If this is against the law in NY, I wonder why the Rochester public libary, and County Executive Maggie Brooks are had so much trouble coming to an agreement about whether or not people had a right to view pornography on libary computers. Here’s a link to the story for people unfamiliar with it. What am I missing here?

Because librarians have a tradition of crusading against censorship. The ALA has an Intellectual Freedom office to track and oppose all incidents of censorship involving libraries. It would be logically inconsistent to oppose all censorship then turn around and impose it.

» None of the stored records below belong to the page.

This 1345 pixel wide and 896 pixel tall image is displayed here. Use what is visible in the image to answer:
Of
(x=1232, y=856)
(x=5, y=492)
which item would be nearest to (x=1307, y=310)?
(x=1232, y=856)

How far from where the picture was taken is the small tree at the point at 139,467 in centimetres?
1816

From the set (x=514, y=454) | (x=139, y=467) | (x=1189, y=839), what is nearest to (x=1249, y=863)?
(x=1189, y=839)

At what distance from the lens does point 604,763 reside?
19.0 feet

Exactly. Libraries frequently have to fight people who demand that works they consider offensive be removed from the shelves, often on the grounds that the works in question are pornographic. It puts the librarians in an awkward position to argue in one case that library patrons should have the right to access the materials, then in another case to argue that patrons should not actually be allowed to view them.

Libraries are in the difficult position of balancing first amendemnt rights with anti-obscenity laws. Specifically, libraries that receive federal funds are required to comply with CHIPA, the Children’s Internet Protection Act. This says:

The thorny first amendment issue arises because the mechanisms enacted to be in compliance with CHIPA would block adults from speech that is constitutionally protected. In Multnomah County Library v US, the Supreme Court upheld the constitutionality of CHIPA, ruling that first amendment issues could be alleviated because librarians could unblock sites for adults on request. The Rochester Public Library says that they attempt to be in compliance with CHIPA and Multnomah.

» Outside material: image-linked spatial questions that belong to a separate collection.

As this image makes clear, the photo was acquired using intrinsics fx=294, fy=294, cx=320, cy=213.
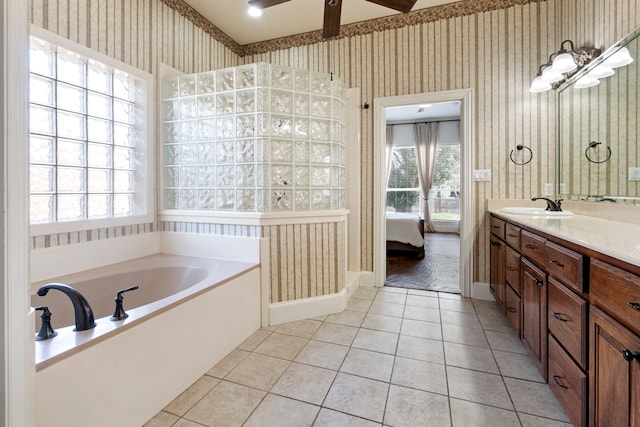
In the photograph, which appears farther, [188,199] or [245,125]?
[188,199]

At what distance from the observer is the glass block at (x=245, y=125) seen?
2.32 metres

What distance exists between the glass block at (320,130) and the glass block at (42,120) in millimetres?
1763

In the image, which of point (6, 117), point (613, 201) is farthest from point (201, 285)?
point (613, 201)

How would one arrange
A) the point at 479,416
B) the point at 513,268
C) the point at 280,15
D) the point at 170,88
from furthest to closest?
the point at 280,15 → the point at 170,88 → the point at 513,268 → the point at 479,416

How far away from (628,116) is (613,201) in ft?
1.72

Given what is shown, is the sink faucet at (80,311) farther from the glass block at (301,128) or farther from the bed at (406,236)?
the bed at (406,236)

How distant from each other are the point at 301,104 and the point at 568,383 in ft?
7.63

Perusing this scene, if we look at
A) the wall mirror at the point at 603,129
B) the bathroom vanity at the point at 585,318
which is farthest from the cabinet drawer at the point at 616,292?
the wall mirror at the point at 603,129

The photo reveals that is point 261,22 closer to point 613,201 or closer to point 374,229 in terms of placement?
point 374,229

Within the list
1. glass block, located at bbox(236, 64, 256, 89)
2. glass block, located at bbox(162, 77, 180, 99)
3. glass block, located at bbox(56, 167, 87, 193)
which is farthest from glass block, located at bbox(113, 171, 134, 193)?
glass block, located at bbox(236, 64, 256, 89)

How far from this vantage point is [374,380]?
5.36 feet

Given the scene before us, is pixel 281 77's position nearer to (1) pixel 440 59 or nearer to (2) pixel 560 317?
(1) pixel 440 59

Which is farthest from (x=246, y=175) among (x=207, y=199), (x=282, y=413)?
(x=282, y=413)

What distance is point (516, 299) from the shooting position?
6.39 ft
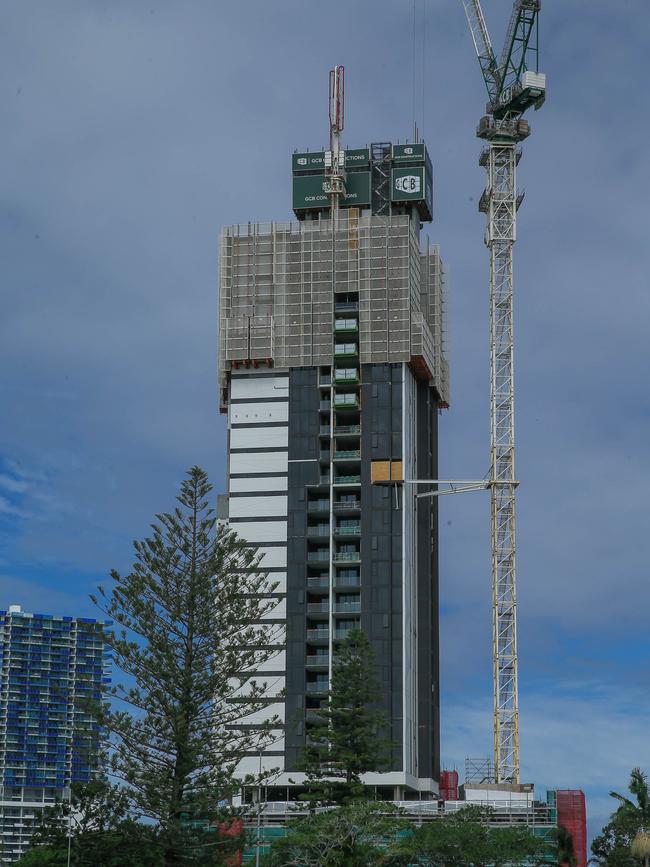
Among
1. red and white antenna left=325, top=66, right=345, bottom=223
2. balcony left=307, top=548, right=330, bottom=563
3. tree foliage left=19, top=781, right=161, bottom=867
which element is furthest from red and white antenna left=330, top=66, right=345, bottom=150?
tree foliage left=19, top=781, right=161, bottom=867

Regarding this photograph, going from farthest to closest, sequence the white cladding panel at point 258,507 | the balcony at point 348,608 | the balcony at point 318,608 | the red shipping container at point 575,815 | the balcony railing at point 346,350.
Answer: the balcony railing at point 346,350
the white cladding panel at point 258,507
the balcony at point 318,608
the balcony at point 348,608
the red shipping container at point 575,815

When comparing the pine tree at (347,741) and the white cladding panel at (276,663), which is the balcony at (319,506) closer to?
the white cladding panel at (276,663)

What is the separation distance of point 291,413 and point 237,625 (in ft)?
155

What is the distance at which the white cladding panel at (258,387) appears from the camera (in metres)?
119

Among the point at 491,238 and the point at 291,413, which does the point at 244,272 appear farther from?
the point at 491,238

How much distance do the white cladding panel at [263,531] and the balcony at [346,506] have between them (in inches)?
162

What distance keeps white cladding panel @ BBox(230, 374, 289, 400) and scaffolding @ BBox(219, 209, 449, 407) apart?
1.14 m

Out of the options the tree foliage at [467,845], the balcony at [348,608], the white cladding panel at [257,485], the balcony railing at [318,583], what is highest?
the white cladding panel at [257,485]

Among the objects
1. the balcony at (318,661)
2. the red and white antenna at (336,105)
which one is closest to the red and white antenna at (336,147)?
the red and white antenna at (336,105)

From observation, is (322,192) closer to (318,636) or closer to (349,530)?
(349,530)

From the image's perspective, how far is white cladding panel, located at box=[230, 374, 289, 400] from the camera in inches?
4702

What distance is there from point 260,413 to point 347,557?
13.6 m

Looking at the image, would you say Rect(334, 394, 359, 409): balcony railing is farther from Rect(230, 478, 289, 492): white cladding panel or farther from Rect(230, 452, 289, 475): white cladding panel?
Rect(230, 478, 289, 492): white cladding panel

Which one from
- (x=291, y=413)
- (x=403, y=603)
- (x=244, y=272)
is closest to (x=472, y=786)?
(x=403, y=603)
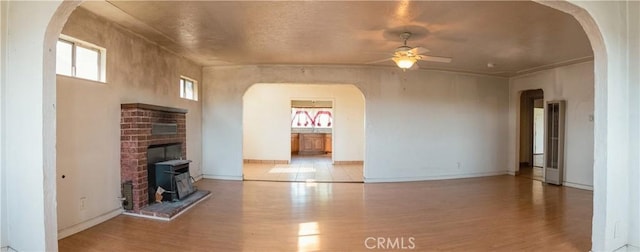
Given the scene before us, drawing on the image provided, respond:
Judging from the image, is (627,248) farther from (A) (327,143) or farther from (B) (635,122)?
(A) (327,143)

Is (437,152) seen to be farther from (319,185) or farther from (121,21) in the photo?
(121,21)

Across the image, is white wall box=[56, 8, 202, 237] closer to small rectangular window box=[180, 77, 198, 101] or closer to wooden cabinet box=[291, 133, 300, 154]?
small rectangular window box=[180, 77, 198, 101]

The Rochester Library (and others) have addressed the public obscenity issues by the use of screens that can’t be viewed from a distance or by putting computers that have access to objectionable sites in places that can’t be viewed by passersby. From what I’ve read, the specific case reported in Rochester stemmed from a patron who was viewing a website with photographs of children in bathing suits. What caused outrage was that he was a sex offender, and he was in relative proximity to the children’s section on the second floor. I’m not sure that the filtering software addresses the main problem with that story.

In Japan, while I’m unsure of the legality, socially it’s perfectly normal It’s always strange to see a businessman reading dirty comic books while sitting next to a group of high school girls o_o;

Okay, what about phone sex? Can I have hot, explicit phone sex on my cell phone on a bus?

Is this stuff the reason porn mags are sealed in plastic and opaque paper nowadays? I remember 20 years ago you could get Penthouse from the airport kiosk, right next to Sports Illustrated and Road and Track, unsealed and freely perusable.

Depending on the venue, I wouldn’t want to buy a porn mag that wasn’t sealed in plastic. Not for propriety, for hygiene.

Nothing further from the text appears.